Zur Beisetzung kommt alles, was Rang und Namen hat. Trump, Steinmeier, von der Leyen, auch Scholz noch einmal, der aus der Kirche ausgetretene intersektionelle Feminist, Macron und Selenskyj natürlich, die beiden omnipräsenten Führer der freien Welt. Ein Statement nicht nur aus Höflichkeit und Pietät und Rücksicht auf den Umstand, dass es wichtig ist, auf der Weltbühne gesehen zu werden.
Die Sehnsucht nach einer höheren Macht
Nein, die Frauen und Männer, die nach Rom reisen, um dem verschiedenen König der Kirchenwelt ihre Aufwartung zu machen, tragen allen Demokratisierungstendenzen der Gegenwart zum Trotz eine tiefe Sehnsucht nach der Geborgenheit im Schutz einer höheren Macht in sich.
Sie würde es wohl leugnen, als Frauen und Männer der Wissenschaft und der Rationalität. Doch in ihnen allen wohnt nicht nur das Bedürfnis, nach außen zu zeigen, dass jeder einzelne von ihnen an etwas Höheres glaubt, sondern auch die Hoffnung, es könne ein Aufgehobensein in den festen Strukturen eines jahrtausendealten mächtigen Mechanismus geben, der alle Stürme der Zeit unbeschadet überstanden hat.

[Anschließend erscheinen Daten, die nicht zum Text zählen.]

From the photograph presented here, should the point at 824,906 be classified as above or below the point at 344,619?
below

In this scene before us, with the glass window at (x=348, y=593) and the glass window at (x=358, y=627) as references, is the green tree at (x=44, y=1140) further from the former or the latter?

Dafür sind sie bereit, einen Hofknicks für einen konservativen Geistlichen zu machen. Dafür werden sie gern Teil einer großen Show um einen makaber ausgestellten Leichnam, Prediger in Brokatkleidern und goldenen Schuhen. Mit ernster Miene betrachten sie männerbündische Rituale und voodooähnliche Anrufungen eines höheren Wesens. Selbst die Atheisten unter ihnen zeigen sich ergriffen und berührt.